Unix name and tag line

Technology and the Church

Earlier today, October 25, 2019, a former colleague of mine sent a e-mail to a group of people who used to work at AT&T Bell Laboratories. He noted that the Unix operating system turned 50 years old this month. This operating system, more than any other advance in computer science since John Von Neumann invented the stored program computer in the 1940s, has defined modern computing.

This friend went on to describe, not the operating system, but the people with whom we worked, and supervisors who allowed us to push the limits of our job assignments. One of our division heads wrote a book, The Slingshot Syndrome ( https://www.amazon.com/Slingshot-Syndrome-Americas-Technology-Innovation/dp/0595208134), which discusses many of the advancements our division at Bell Labs invented. But he, too, discusses people rather than the technology.

Why is this 50 year milestone important? If it was not for the Unix operating system which inspired the Linux operating system, we wouldn’t have this church website. I could not afford the hardware or software to run the site. But because of the Unix operating system and its offspring, I can use Open Source tools to bring you sermons, news of the congregation, and even these simple musings. The computer on which this site is running cost under $45, and the software is free. That is quite a legacy.

That which we were doing in the 1980s at Bell Labs is now showing up in the marketplace. We pioneered e-commerce, we pioneered data communications, we pioneered networking. Where we didn’t invent a concept, we did improve upon it. Our ideas are now part of education, commerce, and communications.

The sermons that you read on this site were produced using Unix tools, word processing and document formatting programs which date from the early 1970s.
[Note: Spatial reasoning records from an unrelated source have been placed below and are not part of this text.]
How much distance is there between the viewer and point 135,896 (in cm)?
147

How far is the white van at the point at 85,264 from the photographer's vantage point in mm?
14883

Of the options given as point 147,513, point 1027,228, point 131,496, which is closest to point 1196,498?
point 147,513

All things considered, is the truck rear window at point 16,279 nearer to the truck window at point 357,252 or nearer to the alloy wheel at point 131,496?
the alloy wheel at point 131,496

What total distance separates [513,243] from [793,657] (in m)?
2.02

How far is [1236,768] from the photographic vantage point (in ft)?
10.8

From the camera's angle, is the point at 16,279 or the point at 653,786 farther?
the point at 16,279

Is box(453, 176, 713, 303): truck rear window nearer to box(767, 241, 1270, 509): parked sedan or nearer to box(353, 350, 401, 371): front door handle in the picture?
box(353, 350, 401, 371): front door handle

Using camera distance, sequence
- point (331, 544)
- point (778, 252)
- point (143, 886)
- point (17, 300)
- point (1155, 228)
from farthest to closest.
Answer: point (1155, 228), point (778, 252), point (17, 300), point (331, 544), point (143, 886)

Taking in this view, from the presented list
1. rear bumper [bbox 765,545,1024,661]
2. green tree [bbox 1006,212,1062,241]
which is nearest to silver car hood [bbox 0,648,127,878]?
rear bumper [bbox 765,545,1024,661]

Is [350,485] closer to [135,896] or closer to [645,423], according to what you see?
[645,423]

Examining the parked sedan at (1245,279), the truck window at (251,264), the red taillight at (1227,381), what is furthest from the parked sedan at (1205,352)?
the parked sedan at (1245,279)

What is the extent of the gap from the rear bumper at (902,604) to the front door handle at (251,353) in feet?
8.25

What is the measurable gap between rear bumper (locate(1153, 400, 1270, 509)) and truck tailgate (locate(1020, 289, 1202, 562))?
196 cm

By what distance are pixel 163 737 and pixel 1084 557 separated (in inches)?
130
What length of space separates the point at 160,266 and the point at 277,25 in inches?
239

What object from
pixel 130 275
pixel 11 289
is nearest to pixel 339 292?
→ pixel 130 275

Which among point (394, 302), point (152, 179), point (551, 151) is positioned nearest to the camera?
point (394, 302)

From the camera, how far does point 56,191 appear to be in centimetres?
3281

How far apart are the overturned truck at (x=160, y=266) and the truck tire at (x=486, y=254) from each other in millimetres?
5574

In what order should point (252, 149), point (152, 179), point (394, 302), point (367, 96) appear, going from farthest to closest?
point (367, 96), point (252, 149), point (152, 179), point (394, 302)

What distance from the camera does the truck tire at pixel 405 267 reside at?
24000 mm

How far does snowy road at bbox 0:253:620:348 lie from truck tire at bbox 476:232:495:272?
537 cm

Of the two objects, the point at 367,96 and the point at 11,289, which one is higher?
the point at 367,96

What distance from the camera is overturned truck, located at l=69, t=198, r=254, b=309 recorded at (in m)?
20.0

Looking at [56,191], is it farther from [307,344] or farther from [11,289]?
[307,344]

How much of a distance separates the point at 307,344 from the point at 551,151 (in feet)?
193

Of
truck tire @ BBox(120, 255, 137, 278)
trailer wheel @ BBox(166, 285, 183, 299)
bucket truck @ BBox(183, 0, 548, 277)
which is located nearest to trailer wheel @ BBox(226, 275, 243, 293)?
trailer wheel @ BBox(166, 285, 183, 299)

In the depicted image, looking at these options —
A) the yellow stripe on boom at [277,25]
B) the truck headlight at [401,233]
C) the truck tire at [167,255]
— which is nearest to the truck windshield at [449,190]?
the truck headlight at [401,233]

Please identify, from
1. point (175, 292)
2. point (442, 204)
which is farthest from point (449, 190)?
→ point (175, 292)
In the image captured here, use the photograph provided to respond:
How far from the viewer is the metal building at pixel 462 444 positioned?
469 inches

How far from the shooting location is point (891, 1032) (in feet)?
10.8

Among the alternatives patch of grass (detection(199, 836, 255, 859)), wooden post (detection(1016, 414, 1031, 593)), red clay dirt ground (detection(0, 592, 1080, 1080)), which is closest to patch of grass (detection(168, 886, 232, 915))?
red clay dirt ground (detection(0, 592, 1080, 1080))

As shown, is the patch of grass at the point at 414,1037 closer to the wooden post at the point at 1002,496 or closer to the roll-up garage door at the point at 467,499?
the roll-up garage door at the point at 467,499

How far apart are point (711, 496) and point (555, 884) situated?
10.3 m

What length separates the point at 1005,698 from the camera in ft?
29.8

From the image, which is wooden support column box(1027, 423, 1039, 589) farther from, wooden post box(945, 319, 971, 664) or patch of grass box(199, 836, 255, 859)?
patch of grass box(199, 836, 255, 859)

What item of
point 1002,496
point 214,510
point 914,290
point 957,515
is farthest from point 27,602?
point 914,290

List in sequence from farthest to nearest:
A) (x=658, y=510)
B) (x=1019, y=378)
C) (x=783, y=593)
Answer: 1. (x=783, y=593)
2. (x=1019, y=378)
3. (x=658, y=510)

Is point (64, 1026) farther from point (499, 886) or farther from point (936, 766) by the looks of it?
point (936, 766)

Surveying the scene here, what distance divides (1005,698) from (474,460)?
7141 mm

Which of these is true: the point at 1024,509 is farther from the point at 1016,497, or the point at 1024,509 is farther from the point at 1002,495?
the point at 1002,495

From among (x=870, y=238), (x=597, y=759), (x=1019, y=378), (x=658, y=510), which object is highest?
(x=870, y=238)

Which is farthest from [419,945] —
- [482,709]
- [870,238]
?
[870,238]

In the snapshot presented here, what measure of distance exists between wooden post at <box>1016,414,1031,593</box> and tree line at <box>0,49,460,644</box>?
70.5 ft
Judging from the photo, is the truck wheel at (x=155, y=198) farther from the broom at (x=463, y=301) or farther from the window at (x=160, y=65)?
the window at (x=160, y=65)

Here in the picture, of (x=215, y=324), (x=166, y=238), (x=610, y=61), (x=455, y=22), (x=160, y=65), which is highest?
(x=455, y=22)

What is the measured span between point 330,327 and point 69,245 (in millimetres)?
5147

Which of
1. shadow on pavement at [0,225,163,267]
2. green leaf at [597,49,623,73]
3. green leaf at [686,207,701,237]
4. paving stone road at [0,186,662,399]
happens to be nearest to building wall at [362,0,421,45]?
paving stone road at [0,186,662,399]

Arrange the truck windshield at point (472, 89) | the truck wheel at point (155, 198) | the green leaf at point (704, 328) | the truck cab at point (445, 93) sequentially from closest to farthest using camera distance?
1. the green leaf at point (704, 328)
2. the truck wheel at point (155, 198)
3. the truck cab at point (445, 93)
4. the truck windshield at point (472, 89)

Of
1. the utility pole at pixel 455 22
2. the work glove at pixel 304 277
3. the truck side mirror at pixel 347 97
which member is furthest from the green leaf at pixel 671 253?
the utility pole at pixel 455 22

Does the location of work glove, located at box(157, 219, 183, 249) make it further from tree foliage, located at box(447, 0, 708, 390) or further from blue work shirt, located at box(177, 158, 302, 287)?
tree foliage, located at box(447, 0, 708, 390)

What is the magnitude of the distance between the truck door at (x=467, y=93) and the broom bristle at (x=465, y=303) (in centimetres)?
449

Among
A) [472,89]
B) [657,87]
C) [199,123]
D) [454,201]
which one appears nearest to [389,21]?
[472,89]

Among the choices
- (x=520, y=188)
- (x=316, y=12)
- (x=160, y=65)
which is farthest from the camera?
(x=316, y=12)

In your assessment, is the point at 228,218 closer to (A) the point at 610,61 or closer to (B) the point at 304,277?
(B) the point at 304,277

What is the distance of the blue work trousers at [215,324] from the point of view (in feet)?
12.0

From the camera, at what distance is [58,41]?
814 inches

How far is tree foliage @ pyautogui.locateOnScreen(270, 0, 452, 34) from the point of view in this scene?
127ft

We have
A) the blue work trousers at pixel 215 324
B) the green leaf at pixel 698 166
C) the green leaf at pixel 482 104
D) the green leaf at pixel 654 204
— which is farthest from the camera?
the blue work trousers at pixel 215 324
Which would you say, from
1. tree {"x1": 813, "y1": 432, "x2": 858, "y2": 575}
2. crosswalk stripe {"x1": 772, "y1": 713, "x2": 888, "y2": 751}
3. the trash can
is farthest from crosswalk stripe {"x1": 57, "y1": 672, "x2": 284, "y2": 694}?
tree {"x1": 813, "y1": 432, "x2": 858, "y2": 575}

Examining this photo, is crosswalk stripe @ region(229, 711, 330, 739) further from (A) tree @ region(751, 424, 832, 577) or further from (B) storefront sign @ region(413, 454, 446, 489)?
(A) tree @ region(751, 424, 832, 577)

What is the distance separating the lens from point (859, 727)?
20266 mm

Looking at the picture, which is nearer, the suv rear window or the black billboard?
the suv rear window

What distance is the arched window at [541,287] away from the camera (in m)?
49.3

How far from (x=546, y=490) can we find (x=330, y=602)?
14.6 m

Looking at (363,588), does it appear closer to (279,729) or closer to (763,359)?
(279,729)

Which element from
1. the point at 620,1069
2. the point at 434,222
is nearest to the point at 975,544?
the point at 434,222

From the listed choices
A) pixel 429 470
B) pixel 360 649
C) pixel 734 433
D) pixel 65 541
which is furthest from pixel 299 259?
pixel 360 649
Unlike the commercial word processing programs, which change or disappear leaving orphaned files which cannot be opened by existing programs, I can go back to papers and articles I wrote a quarter century ago to determine just how my sermon writing skills have changed.

Consider, in the past 27 years churches all over the world have been able to share the good news of salvation by grace through faith for the sake of Christ. (Tim Berners-Lee at the CERN laboratory in Europe invented the concept of the World Wide Web in 1992, the mechanism we use for most of our transactions on the Internet.) Technology is being used to bring sermons to shut-ins, to offer Bible study tools to everyone which were formerly available to very few, and to enable education or Bible studies across many miles.

We do thank God for giving us the intelligence to devise new technologies which help us to better communicate the Gospel. We pray that those who would pervert the inventions of mankind for evil be thwarted, and that good will prevail. More importantly, we thank Him for allowing us to proclaim what Christ has done, redeeming us by His precious blood, using every means of communication.